Before we can use this with GGIR, we first test read this file using
the read.myacc.csv
function directly.
library(GGIR)
data = read.myacc.csv(rmc.file = "C:/mystudy/mydata/datafile.csv",
rmc.nrow = Inf,
rmc.skip = 0,
rmc.dec = ".",
rmc.firstrow.acc = 2,
rmc.col.acc = 2:4,
rmc.col.temp = 5,
rmc.col.time=1,
rmc.unit.acc = "g",
rmc.unit.temp = "C",
rmc.unit.time = "POSIX",
rmc.format.time = "%d/%m/%Y %H:%M:%OS",
desiredtz = "Europe/London",
rmc.sf = 100)
The object data is a list with a data.frame name data and a header. The time column in the data.frame represents timestamps expressed in seconds since 1-1-1970.
Example using the shell function
If the rmc.firstrow.acc
argument is defined within the
GGIR
function, then the data will be read through
read.myacc.csv
. GGIR needs the user to specify in which row
starts the accelerometer data within the csv, so this argument must be
always explicitly specified by the user. Thus, a call to the
GGIR
including the rmc arguments would look as follows
(note that the rmc.file
, rmc.nrow
, and
rmc.skip
arguments will not be used by GGIR
as
these arguments are already defined by datadir
,
strategy
, and header arguments,
respectively).
----
Goal 1 — Reproduce the stretch of the GGIR excerpt from "The object data" through "seconds since 1-1-1970.".
Goal 2 — Write the next part of the GGIR excerpt, picking up after its final sentence.
The records bear no relation to the GGIR excerpt.

Saved entries —
----
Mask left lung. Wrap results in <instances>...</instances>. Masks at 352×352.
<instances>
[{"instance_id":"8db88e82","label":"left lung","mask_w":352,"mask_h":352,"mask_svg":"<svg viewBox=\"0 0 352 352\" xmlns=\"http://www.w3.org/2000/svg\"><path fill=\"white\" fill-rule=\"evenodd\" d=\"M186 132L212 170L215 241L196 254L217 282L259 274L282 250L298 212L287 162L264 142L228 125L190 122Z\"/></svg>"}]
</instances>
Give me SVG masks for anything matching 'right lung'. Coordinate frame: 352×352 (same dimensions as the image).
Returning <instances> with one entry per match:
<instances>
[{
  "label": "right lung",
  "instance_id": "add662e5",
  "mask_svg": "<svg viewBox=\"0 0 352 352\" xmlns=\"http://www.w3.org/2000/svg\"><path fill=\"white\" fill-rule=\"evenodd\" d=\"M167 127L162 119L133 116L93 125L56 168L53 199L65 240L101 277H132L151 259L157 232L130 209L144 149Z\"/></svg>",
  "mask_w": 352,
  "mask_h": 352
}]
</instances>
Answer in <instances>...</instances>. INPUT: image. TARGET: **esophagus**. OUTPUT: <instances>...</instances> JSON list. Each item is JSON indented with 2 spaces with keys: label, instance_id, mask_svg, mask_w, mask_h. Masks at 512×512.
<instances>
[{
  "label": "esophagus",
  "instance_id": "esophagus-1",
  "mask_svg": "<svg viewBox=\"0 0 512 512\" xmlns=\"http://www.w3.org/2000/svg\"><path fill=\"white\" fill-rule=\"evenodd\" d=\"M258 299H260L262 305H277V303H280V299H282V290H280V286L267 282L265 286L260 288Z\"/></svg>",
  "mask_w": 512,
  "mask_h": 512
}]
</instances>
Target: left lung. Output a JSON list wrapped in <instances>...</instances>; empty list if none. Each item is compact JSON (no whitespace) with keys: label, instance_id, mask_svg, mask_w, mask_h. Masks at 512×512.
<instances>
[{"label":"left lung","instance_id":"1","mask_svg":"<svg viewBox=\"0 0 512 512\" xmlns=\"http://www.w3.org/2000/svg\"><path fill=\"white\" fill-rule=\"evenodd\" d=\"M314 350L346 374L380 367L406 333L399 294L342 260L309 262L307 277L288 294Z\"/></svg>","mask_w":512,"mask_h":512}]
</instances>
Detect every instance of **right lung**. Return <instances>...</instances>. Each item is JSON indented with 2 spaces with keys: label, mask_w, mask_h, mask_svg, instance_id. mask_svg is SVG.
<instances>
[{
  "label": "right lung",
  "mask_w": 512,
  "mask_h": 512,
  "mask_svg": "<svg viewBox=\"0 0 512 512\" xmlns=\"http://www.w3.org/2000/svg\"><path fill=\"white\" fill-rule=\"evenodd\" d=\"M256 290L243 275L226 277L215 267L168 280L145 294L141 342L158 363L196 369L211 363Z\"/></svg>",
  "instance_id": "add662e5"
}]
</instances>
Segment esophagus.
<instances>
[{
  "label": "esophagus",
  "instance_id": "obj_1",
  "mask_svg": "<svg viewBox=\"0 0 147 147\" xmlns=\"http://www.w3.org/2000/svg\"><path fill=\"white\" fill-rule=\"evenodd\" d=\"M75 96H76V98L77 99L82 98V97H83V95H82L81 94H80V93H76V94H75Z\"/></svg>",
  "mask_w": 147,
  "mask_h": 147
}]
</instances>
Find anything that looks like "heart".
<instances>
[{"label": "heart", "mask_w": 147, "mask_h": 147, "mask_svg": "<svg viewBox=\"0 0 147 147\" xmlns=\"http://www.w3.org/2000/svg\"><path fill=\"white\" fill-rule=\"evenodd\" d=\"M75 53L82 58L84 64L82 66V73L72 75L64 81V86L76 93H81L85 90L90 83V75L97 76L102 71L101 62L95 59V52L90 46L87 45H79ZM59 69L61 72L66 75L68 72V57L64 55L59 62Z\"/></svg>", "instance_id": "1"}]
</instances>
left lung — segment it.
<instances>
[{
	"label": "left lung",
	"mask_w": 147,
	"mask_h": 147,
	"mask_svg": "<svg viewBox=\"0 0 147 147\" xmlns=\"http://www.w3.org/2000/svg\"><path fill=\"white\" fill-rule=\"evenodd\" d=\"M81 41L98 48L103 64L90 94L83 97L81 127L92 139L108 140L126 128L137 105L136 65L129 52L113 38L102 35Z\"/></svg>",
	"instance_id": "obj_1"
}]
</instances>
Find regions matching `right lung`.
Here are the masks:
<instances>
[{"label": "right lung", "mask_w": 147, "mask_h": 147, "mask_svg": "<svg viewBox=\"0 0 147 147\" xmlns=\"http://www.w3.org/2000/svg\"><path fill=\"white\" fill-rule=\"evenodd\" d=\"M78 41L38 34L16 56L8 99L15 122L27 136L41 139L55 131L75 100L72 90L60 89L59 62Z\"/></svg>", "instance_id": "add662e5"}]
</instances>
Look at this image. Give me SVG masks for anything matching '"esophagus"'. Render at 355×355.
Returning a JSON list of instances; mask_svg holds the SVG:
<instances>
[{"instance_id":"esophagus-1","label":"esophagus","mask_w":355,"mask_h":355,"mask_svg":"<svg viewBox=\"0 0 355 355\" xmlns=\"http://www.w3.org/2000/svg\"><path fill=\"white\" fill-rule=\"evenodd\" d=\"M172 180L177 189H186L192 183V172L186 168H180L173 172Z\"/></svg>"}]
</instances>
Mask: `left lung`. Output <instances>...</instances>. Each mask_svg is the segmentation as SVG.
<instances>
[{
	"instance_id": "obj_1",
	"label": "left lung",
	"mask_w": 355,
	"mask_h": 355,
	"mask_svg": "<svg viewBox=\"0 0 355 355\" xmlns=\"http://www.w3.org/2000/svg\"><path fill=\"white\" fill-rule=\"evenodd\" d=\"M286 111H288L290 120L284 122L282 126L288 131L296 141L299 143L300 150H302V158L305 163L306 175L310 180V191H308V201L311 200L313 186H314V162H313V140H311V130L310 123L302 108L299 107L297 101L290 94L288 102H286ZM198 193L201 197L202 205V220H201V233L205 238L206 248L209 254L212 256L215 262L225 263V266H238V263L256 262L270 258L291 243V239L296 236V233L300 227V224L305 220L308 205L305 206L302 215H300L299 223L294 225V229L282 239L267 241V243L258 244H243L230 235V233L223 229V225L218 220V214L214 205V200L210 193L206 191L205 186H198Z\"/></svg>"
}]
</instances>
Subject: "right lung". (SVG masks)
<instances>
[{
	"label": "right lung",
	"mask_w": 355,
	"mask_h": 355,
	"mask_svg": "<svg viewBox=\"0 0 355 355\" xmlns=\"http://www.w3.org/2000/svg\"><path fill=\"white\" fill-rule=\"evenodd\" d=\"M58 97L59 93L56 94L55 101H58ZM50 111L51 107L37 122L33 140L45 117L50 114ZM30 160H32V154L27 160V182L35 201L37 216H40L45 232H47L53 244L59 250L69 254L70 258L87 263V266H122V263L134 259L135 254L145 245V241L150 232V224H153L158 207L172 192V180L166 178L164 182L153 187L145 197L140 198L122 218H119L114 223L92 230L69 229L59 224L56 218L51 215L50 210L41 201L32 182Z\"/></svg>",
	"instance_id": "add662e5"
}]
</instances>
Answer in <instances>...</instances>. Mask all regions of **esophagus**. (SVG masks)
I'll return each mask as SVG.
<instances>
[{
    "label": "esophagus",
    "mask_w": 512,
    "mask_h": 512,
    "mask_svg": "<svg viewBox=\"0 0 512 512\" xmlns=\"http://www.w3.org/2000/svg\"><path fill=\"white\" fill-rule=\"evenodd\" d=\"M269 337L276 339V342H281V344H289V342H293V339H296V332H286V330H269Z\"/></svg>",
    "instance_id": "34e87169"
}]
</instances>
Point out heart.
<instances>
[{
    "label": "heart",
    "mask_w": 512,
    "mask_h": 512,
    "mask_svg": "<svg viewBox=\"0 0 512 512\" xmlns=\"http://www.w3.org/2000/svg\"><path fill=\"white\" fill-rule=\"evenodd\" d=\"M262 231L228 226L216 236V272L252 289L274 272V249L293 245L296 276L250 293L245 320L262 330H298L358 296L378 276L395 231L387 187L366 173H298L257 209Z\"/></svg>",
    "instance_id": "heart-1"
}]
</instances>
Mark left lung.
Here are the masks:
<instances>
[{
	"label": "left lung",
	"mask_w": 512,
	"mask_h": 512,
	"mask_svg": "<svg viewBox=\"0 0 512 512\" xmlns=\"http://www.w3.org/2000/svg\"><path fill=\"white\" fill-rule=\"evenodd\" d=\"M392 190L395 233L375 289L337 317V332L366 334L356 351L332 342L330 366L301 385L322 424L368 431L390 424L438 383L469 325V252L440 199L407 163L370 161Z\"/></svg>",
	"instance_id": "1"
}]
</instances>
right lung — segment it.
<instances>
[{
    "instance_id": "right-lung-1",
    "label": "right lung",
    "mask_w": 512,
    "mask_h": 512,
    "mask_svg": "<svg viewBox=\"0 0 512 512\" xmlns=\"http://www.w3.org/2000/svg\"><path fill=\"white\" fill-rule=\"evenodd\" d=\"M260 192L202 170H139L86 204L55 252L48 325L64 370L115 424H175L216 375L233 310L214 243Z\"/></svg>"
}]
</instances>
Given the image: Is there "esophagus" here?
----
Exercise output 1 —
The object data is a list with a data.frame name data and a header. The time column in the data.frame represents timestamps expressed in seconds since 1-1-1970.

Exercise output 2 —
library(GGIR)
GGIR(
mode=c(1,2,3,4,5),
datadir="C:/mystudy/mydata/datafile.csv",
outputdir="D:/myresults",
do.report=c(2,4,5),
#=====================
# read.myacc.csv arguments
#=====================
rmc.nrow = Inf,
rmc.dec = ".",
rmc.firstrow.acc = 2,
rmc.col.acc = 2:4,
rmc.col.temp = 5,
rmc.col.time=1,
rmc.unit.acc = "g",
rmc.unit.temp = "C",
rmc.unit.time = "POSIX",
rmc.format.time = "%d/%m/%Y %H:%M:%OS",
desiredtz = "Europe/London",
rmc.sf = 100,
rmc.noise = 0.013
)